● **Scraped caption text data**
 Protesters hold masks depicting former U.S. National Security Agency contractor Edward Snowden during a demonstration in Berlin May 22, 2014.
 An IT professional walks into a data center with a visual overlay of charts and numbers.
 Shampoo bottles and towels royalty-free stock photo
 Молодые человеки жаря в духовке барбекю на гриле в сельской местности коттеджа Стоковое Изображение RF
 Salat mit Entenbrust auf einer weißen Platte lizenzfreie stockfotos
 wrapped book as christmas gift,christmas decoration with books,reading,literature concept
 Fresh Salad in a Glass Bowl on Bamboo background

* * *

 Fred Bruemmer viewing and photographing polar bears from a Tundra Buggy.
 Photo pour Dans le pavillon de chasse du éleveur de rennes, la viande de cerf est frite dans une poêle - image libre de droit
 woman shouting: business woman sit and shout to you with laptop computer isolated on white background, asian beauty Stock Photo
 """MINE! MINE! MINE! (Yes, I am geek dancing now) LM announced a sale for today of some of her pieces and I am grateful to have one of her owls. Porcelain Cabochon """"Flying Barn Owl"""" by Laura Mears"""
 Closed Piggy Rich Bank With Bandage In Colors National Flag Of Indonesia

---

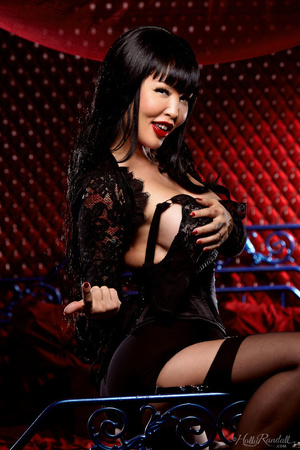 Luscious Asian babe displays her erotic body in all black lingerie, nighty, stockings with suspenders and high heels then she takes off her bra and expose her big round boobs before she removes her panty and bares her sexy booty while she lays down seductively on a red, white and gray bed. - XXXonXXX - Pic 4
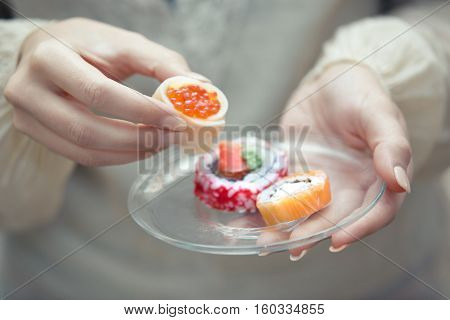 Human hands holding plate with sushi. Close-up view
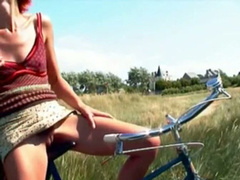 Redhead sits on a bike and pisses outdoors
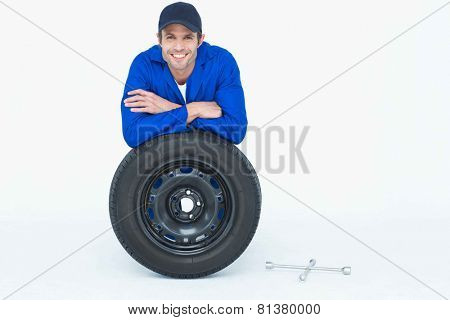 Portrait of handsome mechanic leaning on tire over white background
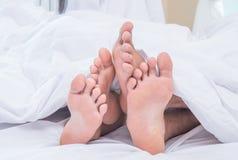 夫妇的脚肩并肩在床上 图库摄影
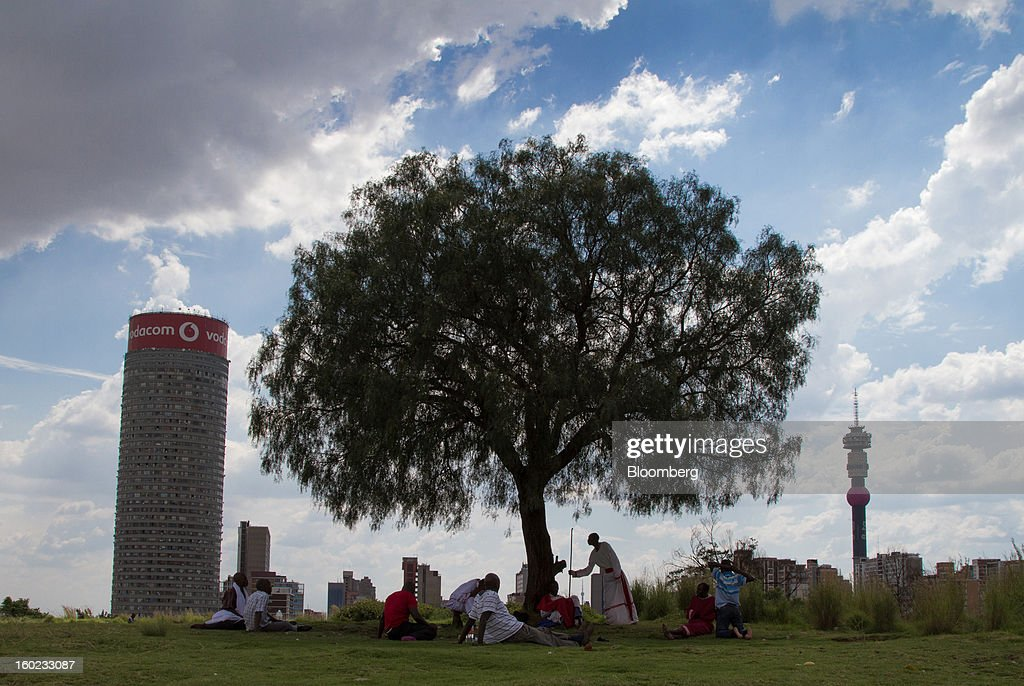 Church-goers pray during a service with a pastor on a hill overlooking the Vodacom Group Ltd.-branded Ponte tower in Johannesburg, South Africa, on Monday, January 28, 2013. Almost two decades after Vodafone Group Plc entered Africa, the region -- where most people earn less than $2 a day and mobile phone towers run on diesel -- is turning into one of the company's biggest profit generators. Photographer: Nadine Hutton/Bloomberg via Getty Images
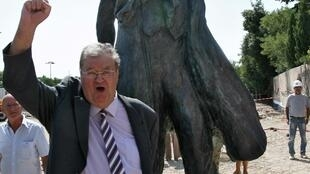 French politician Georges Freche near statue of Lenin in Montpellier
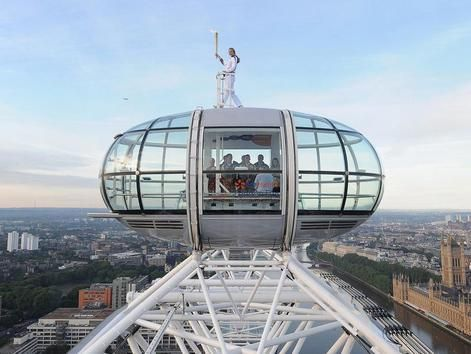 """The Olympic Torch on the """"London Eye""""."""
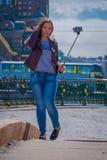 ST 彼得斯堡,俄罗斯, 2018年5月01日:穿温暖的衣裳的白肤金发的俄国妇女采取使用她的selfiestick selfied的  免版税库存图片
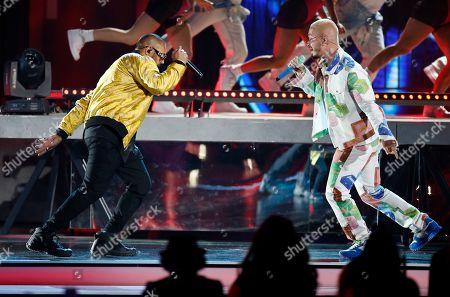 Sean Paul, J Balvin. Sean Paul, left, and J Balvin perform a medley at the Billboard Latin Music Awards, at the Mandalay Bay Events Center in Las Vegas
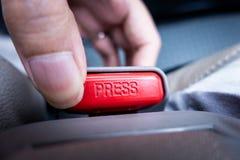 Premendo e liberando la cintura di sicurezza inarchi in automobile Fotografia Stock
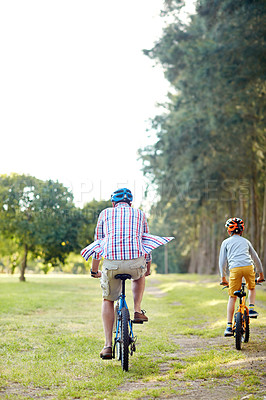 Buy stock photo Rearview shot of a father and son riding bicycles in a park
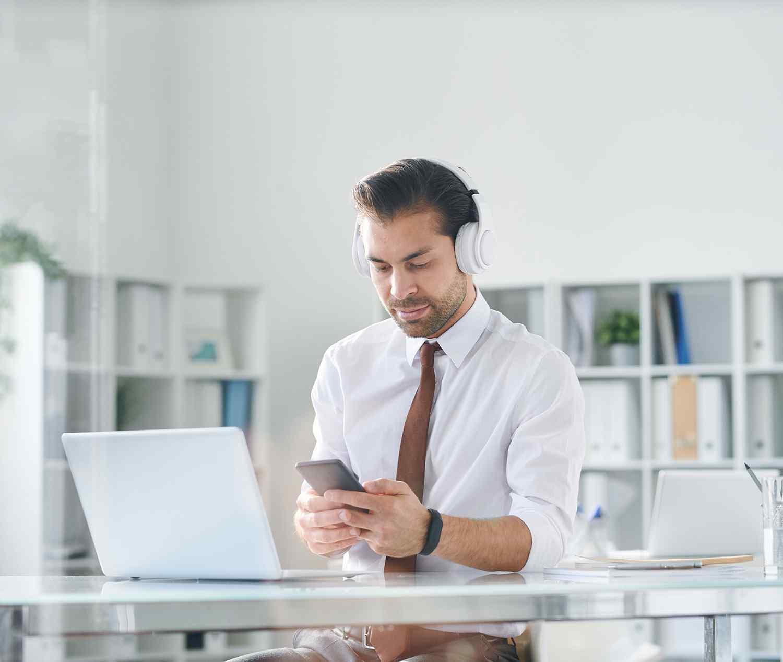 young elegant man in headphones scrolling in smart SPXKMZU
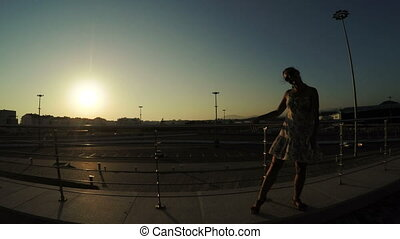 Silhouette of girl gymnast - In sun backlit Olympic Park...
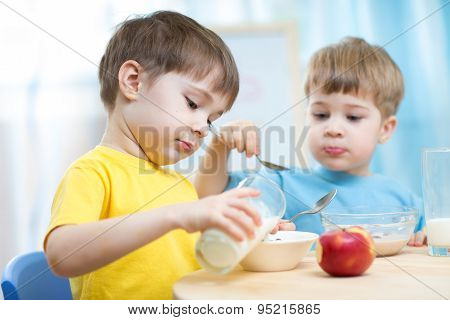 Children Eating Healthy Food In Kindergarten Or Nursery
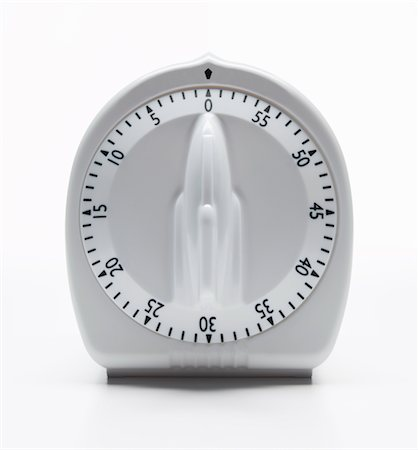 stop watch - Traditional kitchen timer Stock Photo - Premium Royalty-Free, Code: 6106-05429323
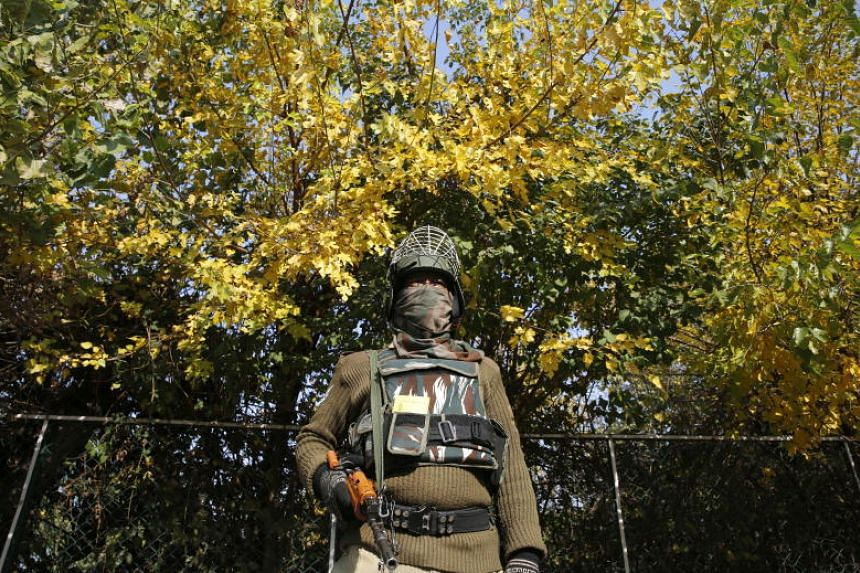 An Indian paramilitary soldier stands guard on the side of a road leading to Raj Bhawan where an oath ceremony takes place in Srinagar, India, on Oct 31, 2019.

● **What to do**
Take the line above containing "Fred Bruemmer viewing", the line containing "Closed Piggy Rich", and all lines in between, and copy them exactly without anything else.

● **Expected answer**
 Fred Bruemmer viewing and photographing polar bears from a Tundra Buggy.
 Photo pour Dans le pavillon de chasse du éleveur de rennes, la viande de cerf est frite dans une poêle - image libre de droit
 woman shouting: business woman sit and shout to you with laptop computer isolated on white background, asian beauty Stock Photo
 """MINE! MINE! MINE! (Yes, I am geek dancing now) LM announced a sale for today of some of her pieces and I am grateful to have one of her owls. Porcelain Cabochon """"Flying Barn Owl"""" by Laura Mears"""
 Closed Piggy Rich Bank With Bandage In Colors National Flag Of Indonesia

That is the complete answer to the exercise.